Di Jakarta, tidak terhitung banyaknya tempat mangkal para pedagang makanan jalanan, baik yang bersifat resmi dengan izin pemda, maupun yang tanpa izin. Apalagi dalam bulan suci Ramadhan ini, aktivitas pedagang makanan jalanan terlihat lebih marak, terutama dalam menyediakan makanan untuk berbuka puasa.
Salah satu lokasi yang sudah terkenal sejak puluhan tahun lalu adalah pedagang makanan khas Minang yang ada di Jalan Kramat Raya, Jakarta Pusat. Tepatnya kalau dari Senen menuju Salemba, berada di sisi kiri jalan. Bahkan sejak bulan Mei lalu kawasan ini tidak lagi terkesan semrawut khas kaki lima, tapi lebih tertib dan nyaman. Kawasan tersebut sekarang diberi nama keren "Food Street Kramat".
Para pedagang kecil yang ada di sana mendapat kios yang rapi dengan ukuran memadai. Tampilan kios pun oke dengan warna yang seragam, yakni dominan merah. Bagi pengunjung yang mau makan di tempat atau dibungkus, tidak masalah karena sama nyamannya. Area parkir pun lumayan luas yakni sepanjang sisi kiri jalan.
Tapi khusus selama bulan puasa, pengunjung yang ingin makan di tempat di siang hari tidak diperkenankan. Itulah yang saya lihat pada suatu hari di minggu pertama puasa. Saat itu sekitar jam 3 siang. Saya kebetulan ke sana untuk membeli lauk dan juga takjil untuk dibawa pulang sebagai bekal untuk berbuka puasa.

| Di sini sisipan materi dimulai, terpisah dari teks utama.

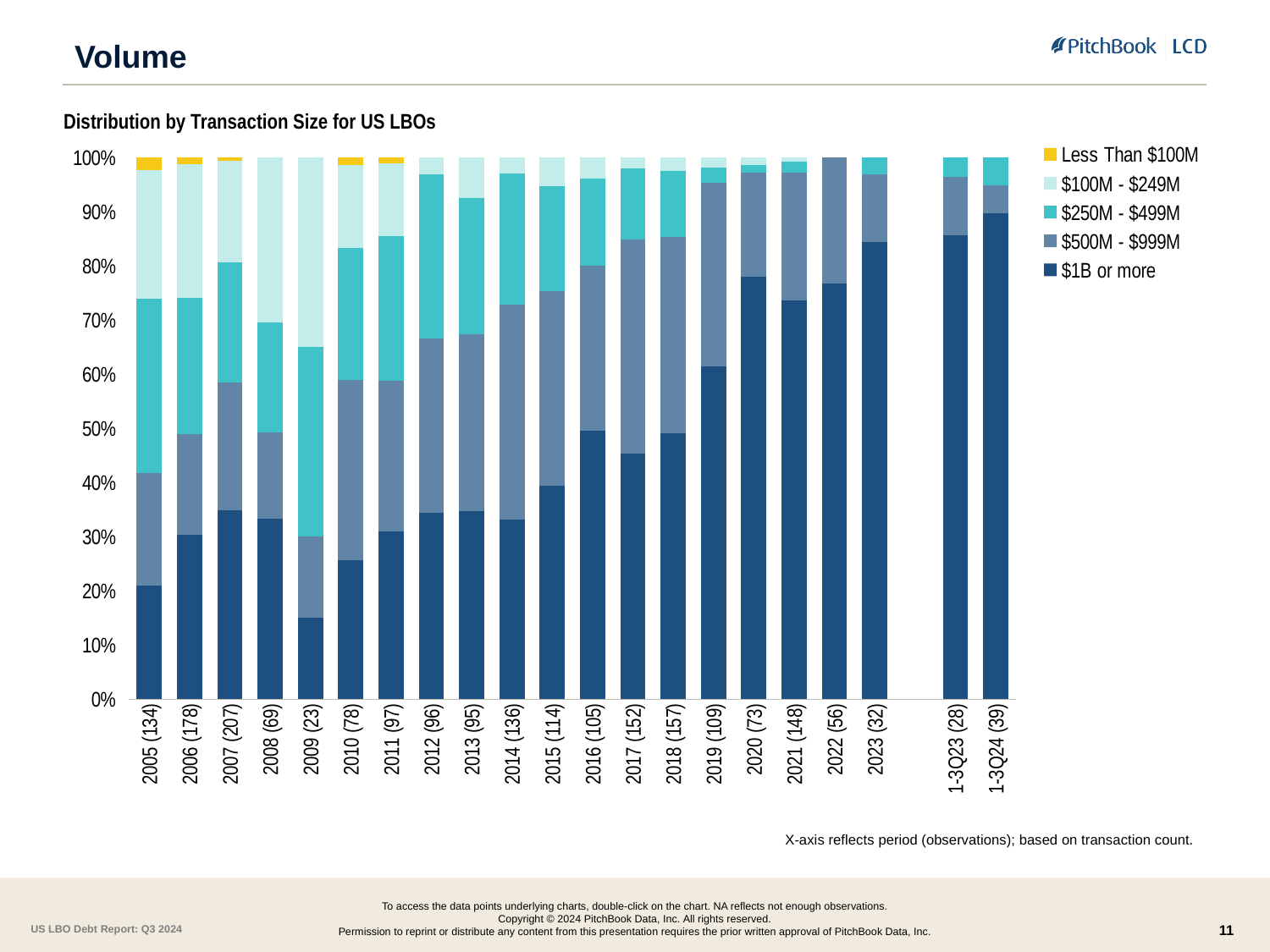
Which period has the fewest observations according to the x-axis labels? 2009 (23) How many observations are shown in the x-axis label for 2007? 207 What is the title of the chart? Distribution by Transaction Size for US LBOs Is the share of $1B or more deals in 2009 greater or less than 20%? less Which period has the most observations according to the x-axis labels? 2007 (207) Does the share of $1B or more deals generally rise or fall from 2005 to 2023? rise Which period has the smallest share of $1B or more deals? 2009 (23) What kind of chart is shown on the slide? Stacked bar chart How many periods (bars) are shown on the x axis? 21 Is the share of $1B or more deals in 1-3Q24 greater or less than 80%? greater Which legend entry represents the largest transaction size bucket? $1B or more How many series does the legend list? 5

Ada dua orang remaja putri yang masuk salah satu kios untuk makan di tempat. Eh gak taunya si pedagang menolak melayaninya. Barangkali si pedagang memakai prinsip "hormatilah orang yang berpuasa". Di kampung halaman si pedagang di Sumatera Barat memang pedagang makanan banyak yang tutup selama bulan puasa. Sebagian kedai makan di tempat tertentu seperti di terminal bus, buka di siang hari, Â tapi ditutup tirai sehingga siapa yang lagi makan tidak terlihat dari luar. Toh banyak juga yang non muslim atau yang muslim tapi lagi berhalangan karena datang bulan, lagi hamil, dalam perjalanan, pekerja kasar, dan sebagainya, yang butuh makan siang.
Jadi, bagi yang ingin makan siang di Food Street Kramat, tahan dulu selama bulan puasa. Toh, tidak jauh dari situ ada mal Atrium, yang sebagaimana mal lainnya, memakai prinsip "hormatilah yang tidak berpuasa". Hal ini wajar, karena pengunjung mal yang non muslim relatif banyak. Dan yang berpuasa tidak perlu tersinggung, anggap saja sebagai ujian kesabaran.Â
Kembali ke Food Street Kramat, puluhan kios yang ada menyajikan hidangan yang relatif seragam. Ada yang khusus menjual lauk seperti rendang daging, dendeng balado, gulai tunjang, gulai cancang, dan aneka masakan Padang lain. Ada yang menjual aneka camilan, juga khas Padang, seperti bubur kampiun dan lamang tapai. Lamang tapai, berupa ketan putih yang dibakar dalam batang bambu dicampur dengan tape, hanya ada selama bulan puasa. Rasanya gurih dan cocok untuk berbuka puasa.
Mumpung masih bulan puasa, bagi warga ibukota, silakan berkunjung ke Food Street Kramat. Temukan ketertiban dan kenyamanannya. Tapi kalau soal rasa, maknyus atau biasa-biasa saja, terpulang ke lidah masing-masing. Bagi saya yang merindukan masakan Minang yang otentik sebagaimana yang gampang saya temukan kalau lagi pulang kampung ke Padang, memang yang di Kramat terasa standar. Namun sekali lagi, kerapian dan kenyamanan cukup mengundang.